Exercise instructions
Reproduce the topological data analysis article below word for word, without the listing that follows it.

Page extract
Topological Data Analysis (II)

Javier Marin
7 min readMar 30, 2021

--

Image by the Author

This article is the continuation to TOPOLOGICAL DATA ANALISYS -PART 1- (https://javier-marin.medium.com/topological-data-analisys-f8ff5fa0703a). We recommend that the reader read the first section where we introduced some topology concepts and the dataset.

One can’t do mathematics for more than ten minutes without grappling, in some way or other, with the slippery notion of equality.

BarryMazur

Persistent homology

Let’s remember the routine we have introduced in part 1 : We come across a topological space and we need to find its fundamental group. But our data set is an unfamiliar space and it’s too difficult to look at explicit loops and relations. Then we look for another space that is homotopy equivalent to our, and whose fundamental group is much easier to compute. Since both spaces are homotopy equivalent, we know fundamental group in our space is isomorphic to fundamental group in the new space.

Figure 1. Steps in persistence homology.

Source excerpt
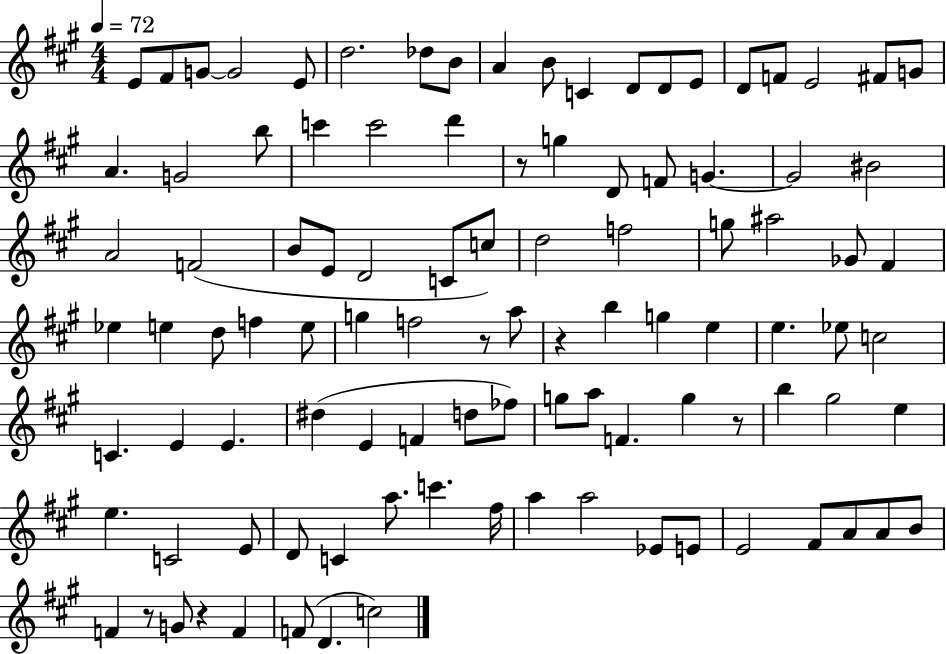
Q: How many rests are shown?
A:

Exercise solution
Topological Data Analysis (II)

Javier Marin
7 min readMar 30, 2021

--

Image by the Author

This article is the continuation to TOPOLOGICAL DATA ANALISYS -PART 1- (https://javier-marin.medium.com/topological-data-analisys-f8ff5fa0703a). We recommend that the reader read the first section where we introduced some topology concepts and the dataset.

One can’t do mathematics for more than ten minutes without grappling, in some way or other, with the slippery notion of equality.

BarryMazur

Persistent homology

Let’s remember the routine we have introduced in part 1 : We come across a topological space and we need to find its fundamental group. But our data set is an unfamiliar space and it’s too difficult to look at explicit loops and relations. Then we look for another space that is homotopy equivalent to our, and whose fundamental group is much easier to compute. Since both spaces are homotopy equivalent, we know fundamental group in our space is isomorphic to fundamental group in the new space.

Figure 1. Steps in persistence homology.